По правде говоря, поведение Шейлы становилось все более и более странным. Она почти не выходила из дому, но перестала интересоваться и пластинками – к ним она Обычно прибегала как к крайнему средству. Казалось, она нашла себе новое занятие. Дважды, вернувшись домой из Милбэнка раньше обычного, я слышал, как она бегает по спальне и захлопывает ящики, словно мое появление застало ее врасплох и она что-то прячет.
Спрашивать ее было небезопасно, и все же я должен был знать. Миссис Уилсон как-то проговорилась, что Шейла каждое утро уходит в комнату, которая считалась у нее кабинетом.
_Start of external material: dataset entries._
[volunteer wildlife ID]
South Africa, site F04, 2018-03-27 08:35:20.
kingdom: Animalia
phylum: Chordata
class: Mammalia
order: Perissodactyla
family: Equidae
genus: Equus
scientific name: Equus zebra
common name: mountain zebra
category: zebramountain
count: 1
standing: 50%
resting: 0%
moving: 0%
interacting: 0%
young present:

И вот однажды, отправившись в контору, я с полдороги вернулся домой, словно что-то забыв. Миссис Уилсон сказала, что Шейла, как всегда в последние дни, наверху, в кабинете. Комната эта была в конце коридора, я приоткрыл дверь и заглянул. Шейла сидела за письменным столом, у окна, выходящего на крыши Челси. Перед ней лежала тетрадь, простая школьная тетрадь в синюю линейку; откинув голову – она была дальнозорка, – Шейла с пером в руке перечитывала только что написанное ею. Насколько мне удалось разглядеть через всю комнату, это был не сплошной прозаический текст и не стихи; то, что она писала, походило скорее на диалог.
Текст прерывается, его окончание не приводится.